Europaabgeordnete Müller: „Nur konzertierte Maßnahmen werden Erfolg haben“

Die FREIEN WÄHLER haben heute in ihrer Länderratssitzung in Kassel ein Positionspapier zum internationalen Terrorismus beschlossen. Koordinierungsdefizite zwischen den europäischen Geheimdiensten sollen beseitigt und Mitgliedstaaten rechtlich verbindlich zum gegenseitigen Datenaustausch verpflichtet werden. Das Sammeln, Verarbeiten und Speichern personenbezogener Daten soll nur in einem eng definierten Rahmen erlaubt werden. Klassische Ermittlungsmethoden (Human Intelligence – HUMINT), bei der Erkenntnisse durch Befragung in der Gesprächsaufklärung gewonnen werden, seien vernachlässigt worden. Die Anschläge von Paris machten deutlich, dass in diesem Bereich entscheidende Mängel bestünden.

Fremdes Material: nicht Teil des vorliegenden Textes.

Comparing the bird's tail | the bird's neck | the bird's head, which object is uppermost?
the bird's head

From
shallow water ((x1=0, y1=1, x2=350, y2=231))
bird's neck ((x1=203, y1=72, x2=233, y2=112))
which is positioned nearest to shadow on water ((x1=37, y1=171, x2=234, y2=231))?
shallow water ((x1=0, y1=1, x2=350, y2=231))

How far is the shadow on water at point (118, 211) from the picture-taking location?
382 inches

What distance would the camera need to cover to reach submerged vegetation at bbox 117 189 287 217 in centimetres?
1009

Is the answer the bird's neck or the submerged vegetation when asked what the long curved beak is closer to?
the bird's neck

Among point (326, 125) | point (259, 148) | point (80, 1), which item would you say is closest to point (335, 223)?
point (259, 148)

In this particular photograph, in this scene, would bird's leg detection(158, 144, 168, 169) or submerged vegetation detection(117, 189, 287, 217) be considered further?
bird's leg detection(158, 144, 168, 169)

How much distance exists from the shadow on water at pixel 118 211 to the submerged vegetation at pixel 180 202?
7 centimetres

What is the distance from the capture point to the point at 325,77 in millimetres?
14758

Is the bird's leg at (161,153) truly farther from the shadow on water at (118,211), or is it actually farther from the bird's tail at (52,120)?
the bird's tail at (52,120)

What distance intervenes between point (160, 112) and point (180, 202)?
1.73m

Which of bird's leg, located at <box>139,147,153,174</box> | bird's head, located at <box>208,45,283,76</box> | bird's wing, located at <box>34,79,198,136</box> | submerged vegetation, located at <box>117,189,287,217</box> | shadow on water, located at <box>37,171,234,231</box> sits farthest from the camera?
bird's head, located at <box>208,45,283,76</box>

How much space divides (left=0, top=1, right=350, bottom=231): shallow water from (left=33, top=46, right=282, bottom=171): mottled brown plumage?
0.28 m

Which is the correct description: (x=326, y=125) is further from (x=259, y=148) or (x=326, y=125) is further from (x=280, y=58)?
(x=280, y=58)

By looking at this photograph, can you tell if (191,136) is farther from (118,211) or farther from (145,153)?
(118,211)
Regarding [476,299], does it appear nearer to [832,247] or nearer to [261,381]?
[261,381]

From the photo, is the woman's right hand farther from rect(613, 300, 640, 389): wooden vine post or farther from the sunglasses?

Ulrike Müller, FREIE WÄHLER-Europaabgeordnete als Mitinitiatorin des Positionspapiers macht deutlich: „Wir sehen überall Einzelaktivitäten, aber kein abgestimmten Vorgehen der Staaten gegen den Terrorismus und den IS. Es fehlt auch eine einheitliche Präventionsstrategie. Der Kampf gegen den Terror wird mehr Koordinierung, aber sicher auch mehr Geld und mehr Personal erfordern.“

Europol und die Zusammenarbeit nationaler Strafverfolgungsbehörden sollen gestärkt werden. Die Zusammenarbeit bei der Kontrolle der Außengrenzen muss verbessert werden – vor allem der Schutz des Schengen-Raums. Geldwäsche und andere Quellen der Terrorismusfinanzierung sowie der illegale Handel von Waffen müssen konsequenter unterbunden werden.

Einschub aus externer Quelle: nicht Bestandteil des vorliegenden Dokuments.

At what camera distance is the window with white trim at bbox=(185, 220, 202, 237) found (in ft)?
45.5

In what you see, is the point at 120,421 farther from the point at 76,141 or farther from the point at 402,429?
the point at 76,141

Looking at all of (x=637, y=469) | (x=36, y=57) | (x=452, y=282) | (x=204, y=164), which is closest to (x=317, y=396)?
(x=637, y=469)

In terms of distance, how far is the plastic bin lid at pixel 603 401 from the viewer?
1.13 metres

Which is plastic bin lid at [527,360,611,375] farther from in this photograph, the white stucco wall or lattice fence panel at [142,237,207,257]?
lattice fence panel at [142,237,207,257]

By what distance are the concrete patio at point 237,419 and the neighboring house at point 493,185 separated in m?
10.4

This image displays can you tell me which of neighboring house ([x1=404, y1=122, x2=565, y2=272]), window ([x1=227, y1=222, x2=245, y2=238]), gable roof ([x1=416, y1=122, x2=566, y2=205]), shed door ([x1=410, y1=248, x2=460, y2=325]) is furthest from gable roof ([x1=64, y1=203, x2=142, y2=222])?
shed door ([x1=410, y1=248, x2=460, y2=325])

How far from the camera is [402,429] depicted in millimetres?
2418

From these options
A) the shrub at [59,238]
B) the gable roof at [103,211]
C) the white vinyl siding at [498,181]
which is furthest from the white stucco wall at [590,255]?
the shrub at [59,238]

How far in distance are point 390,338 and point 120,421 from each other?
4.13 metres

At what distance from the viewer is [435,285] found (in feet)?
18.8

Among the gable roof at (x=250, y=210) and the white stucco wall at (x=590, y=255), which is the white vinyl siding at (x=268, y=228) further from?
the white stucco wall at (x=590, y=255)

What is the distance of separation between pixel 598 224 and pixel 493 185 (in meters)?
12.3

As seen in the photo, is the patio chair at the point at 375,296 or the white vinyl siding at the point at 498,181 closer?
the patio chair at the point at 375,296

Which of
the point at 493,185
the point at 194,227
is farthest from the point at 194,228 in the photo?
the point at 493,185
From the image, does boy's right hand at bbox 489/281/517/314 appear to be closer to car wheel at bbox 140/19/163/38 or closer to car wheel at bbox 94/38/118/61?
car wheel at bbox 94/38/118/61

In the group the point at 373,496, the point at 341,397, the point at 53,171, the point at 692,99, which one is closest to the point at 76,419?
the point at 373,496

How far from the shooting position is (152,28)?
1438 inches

„Sicherheitspolitik muss ideologiefrei gestaltet werden, jenseits von anderen thematischen Auseinandersetzungen der europäischen Länder. Mehr Abstimmung und Konsequenz auf der einen Seite muss aber einhergehen mit der Wahrung der Grundrechte der Bürger“, unterstreicht der ebenfalls beteiligte Bundesvize Gregor Voht.

Der Länderrat ist bei den FREIEN WÄHLERN die zweithöchste Entscheidungsebene nach der Bundesversammlung.